## EXTRAIT DE PAGE
Article paru dans Next-Libération du 22/06/2019

«Une drôle d’histoire que la mienne. Improbable et tragique, comme le sont souvent les histoires de chez nous», annonce Hayat («la vie», en arabe), la narratrice, qui se fait l’écho de ces femmes aussi adulées que méprisées, souvent au ban de leur famille et de la société : les «sheikhates», artistes populaires qui chantent sur un ton décomplexé et dansent avec fougue, si bien qu’elles sont suspectées de basculer dans la débauche.

Mahi Binebine, un des peintres les plus reconnus de la scène contemporaine marocaine, dresse souvent dans ses livres des portraits de personnages surgis des bas-fonds. On garde en mémoire les Etoiles de Sidi Moumen, qui retrace le parcours de jeunes d’une cité miséreuse en lisière de Casablanca, Sidi Moumen, qui a inspiré le cinéaste Nabil Ayouch pour les Chevaux de Dieu.

Cette fois, Binebine nous plonge dans la peau d’une «sheikha» en devenir. Hayat vient d’un quartier très pauvre de Marrakech. Dès les premières pages, un drame la propulse vers sa destinée, au contact de sa muse Mamyta qui va l’initier, lui transmettre son aura, à travers sa maîtrise de la danse endiablée et du chant, accompagnée de ses musiciens. On assiste alors à la mue de ces femmes issues de deux générations, qui s’apprennent mutuellement la liberté dans une société conservatrice, cadenassée par les rumeurs du voisinage et la peur de la honte.

Binebine ne se contente pas de décrire la réalité crue de Hayat, entachée dès la petite enfance par une tragédie familiale survenue «rue du Pardon», il exalte aussi son épanouissement en reine de la nuit à Casablanca. L’artiste la peint sous tous les angles, dans un langage très visuel et lyrique - peut-être un peu trop parfois -, dans sa chute comme dans sa renaissance.

## DONNÉES FOURNIES
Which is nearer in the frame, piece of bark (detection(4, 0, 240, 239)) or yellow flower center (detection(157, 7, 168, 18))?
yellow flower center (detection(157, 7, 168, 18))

## CONSIGNE
Réécrivez l'extrait entre « Mahi Binebine, un » et « Chevaux de Dieu. », inclus, en remplaçant « cinéaste » par « réalisateur ». Les données ne sont d'aucune utilité ici.

## RÉPONSE
Mahi Binebine, un des peintres les plus reconnus de la scène contemporaine marocaine, dresse souvent dans ses livres des portraits de personnages surgis des bas-fonds. On garde en mémoire les Etoiles de Sidi Moumen, qui retrace le parcours de jeunes d’une cité miséreuse en lisière de Casablanca, Sidi Moumen, qui a inspiré le réalisateur Nabil Ayouch pour les Chevaux de Dieu.